The air make up unit on single phase ? the motor wired on 240 volts ? 

That part you will need to look little closer to hood contol panel in case with ansal system.
( if you are using 240 tri phase becarefull with which phase you need to run for 120 v control. )

the condensing unit yuh .,, the 240 volt work just fine with 208/230 rating. single or tri phase ? 

Get couple coconuts rolling to that guy to speed up some info you are looking on steam table that will change the game plans.


----------



## telsa (May 22, 2015)

papaotis said:


> today i was told the make-up air unit is run by the controls on the hood, which is 240v, not the 120 i wastold. guess that solves that one. the condensing unit on the walk-in is 208/230. that will work on 240 right? he's still screwed on steam table though the way i see it. details are coming VERY slowly in this place!

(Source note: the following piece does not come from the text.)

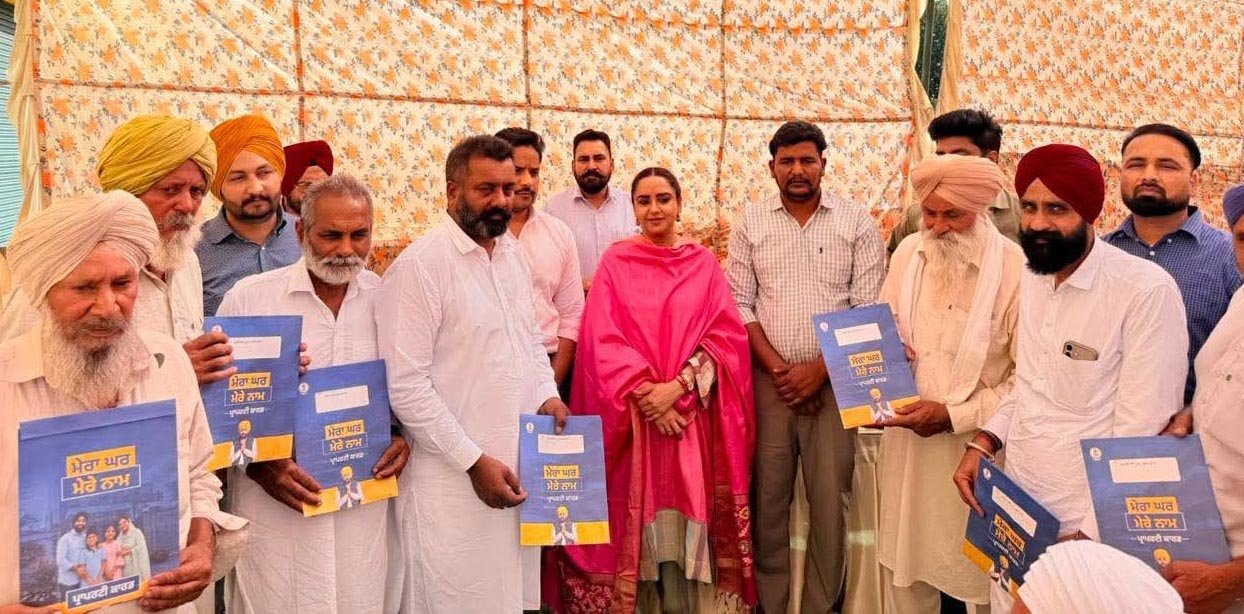 किसानों को 30 लाख के ट्रैक्टर व कृषि उपकरण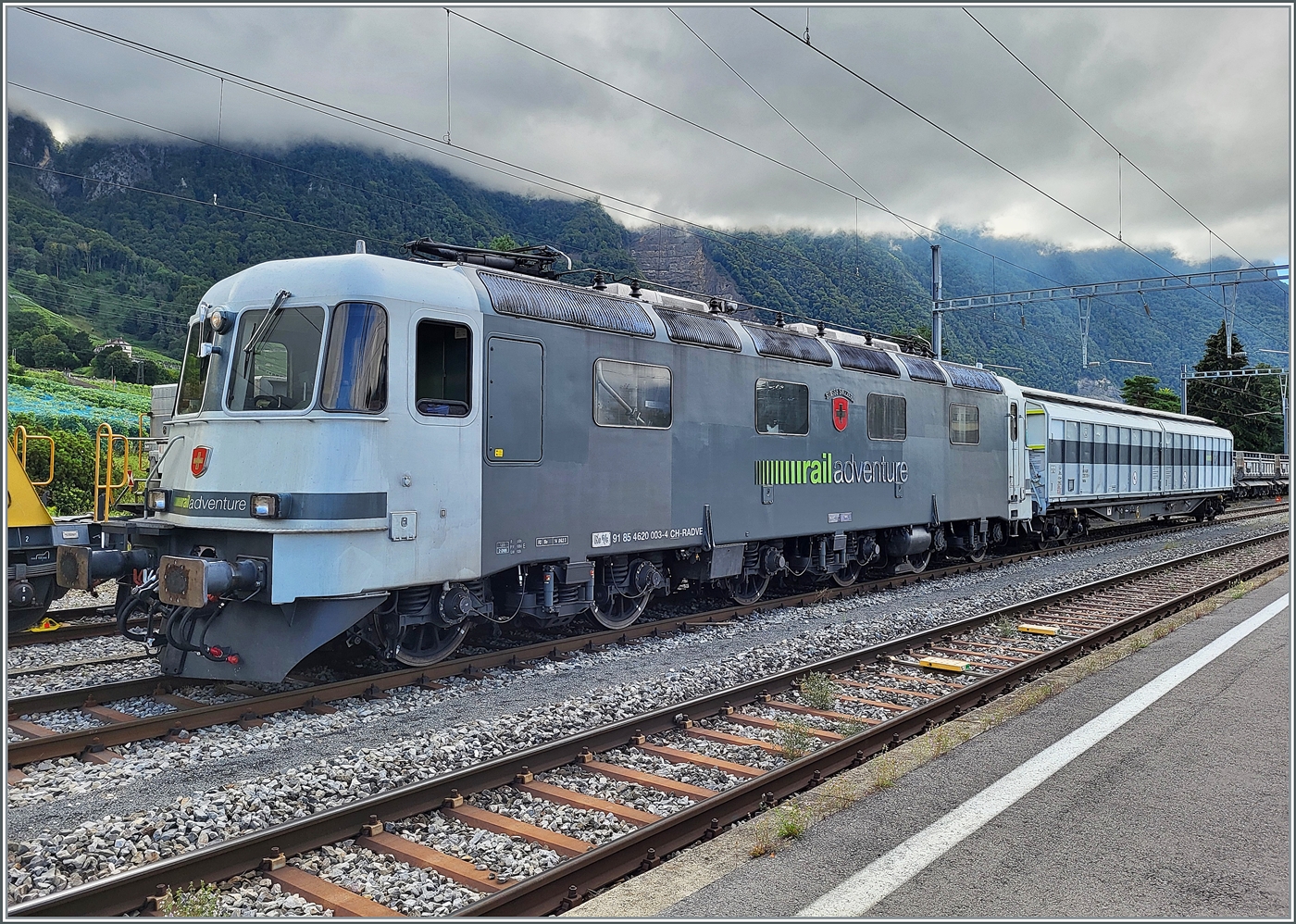 Die railadventure Re 6/6 91 85 4620 003-4 CH-RADVE brachte die beiden Stuttgarter S-Bahn Triebzüge 430 236 und 727 nach Villeneuve und wartet und auf die Rückfahrt.

6. Sept. 2024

Papa, is this the first restaurant you've messed with ?

S L O W information is the NORM. :laughing:


----------



## telsa (May 22, 2015)

This job has EXTRAS written all over it.

It's a Design & Redesign & Rebuild job.


----------



## papaotis (Jun 8, 2013)

first restuarant , no. first one this fudged up! and iv'e never had to deal with 208 except 3 phase. we dont have 3 phase and would be VERY expensive to get it there even thiugh there is a pad mount 100' away. it might run run the whole downtown, havent checked into that yet. there is a transformer not 40' away that only runs an a/c but theres so much chit around it i cant see all of the rating plate! i did see 208/120. but it is on anothers meter.:whistling2:


----------



## frenchelectrican (Mar 15, 2007)

papaotis said:


> first restuarant , no. first one this fudged up! and iv'e never had to deal with 208 except 3 phase. we dont have 3 phase and would be VERY expensive to get it there even thiugh there is a pad mount 100' away. it might run run the whole downtown, havent checked into that yet. there is a transformer not 40' away that only runs an a/c but theres so much chit around it i cant see all of the rating plate! i did see 208/120. but it is on anothers meter.:whistling2:



Ahh gotcha what ya saying .,,

that will be one heckva a challange on that.

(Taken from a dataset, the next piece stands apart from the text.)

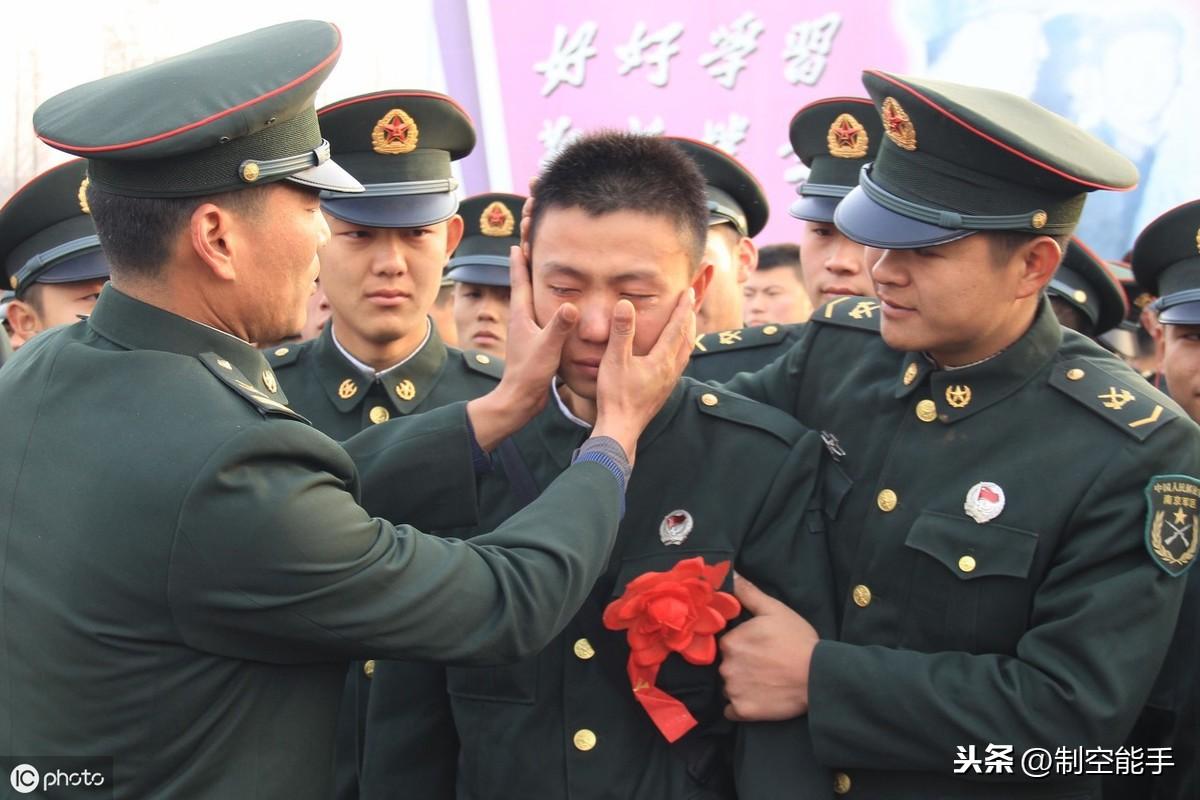 空軍義務(wù)兵在軍隊(duì)中的職責(zé)與角色，探尋空軍義務(wù)兵的主要任務(wù)，空軍義務(wù)兵職責(zé)與角色探究，主要任務(wù)解析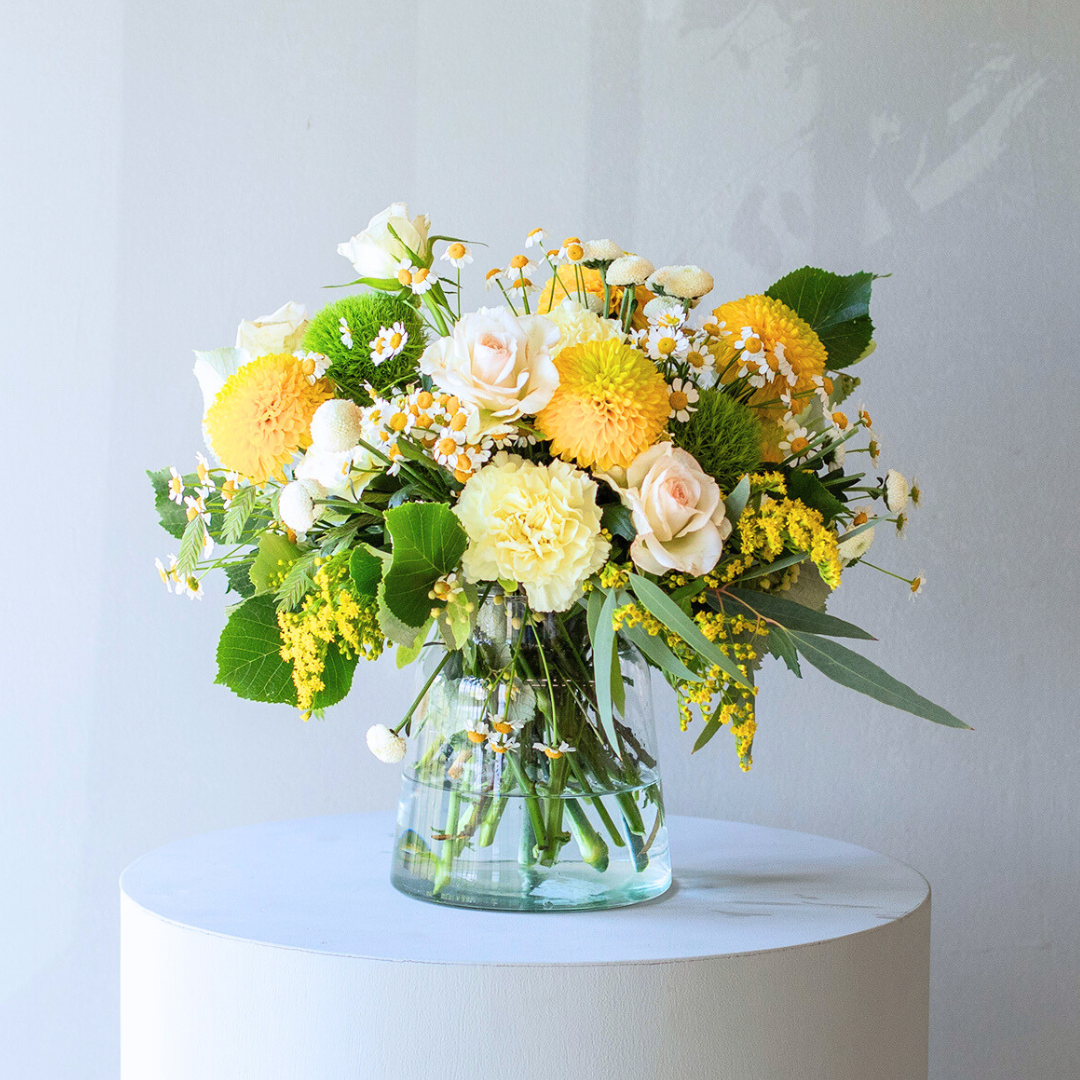 Rio - Jarrón con Rosas y Crisantemos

I hope ya can find a way around this mess..


----------



## telsa (May 22, 2015)

Document the H out of this job.

You KNOW that the GC will deny how fouled up the flow of info was// is.


----------



## sbrn33 (Mar 15, 2007)

You should be able to convert the steam table to single phase pretty easily. Sounds like you got the rest taken care of. If not replace the motor on the MAU.


----------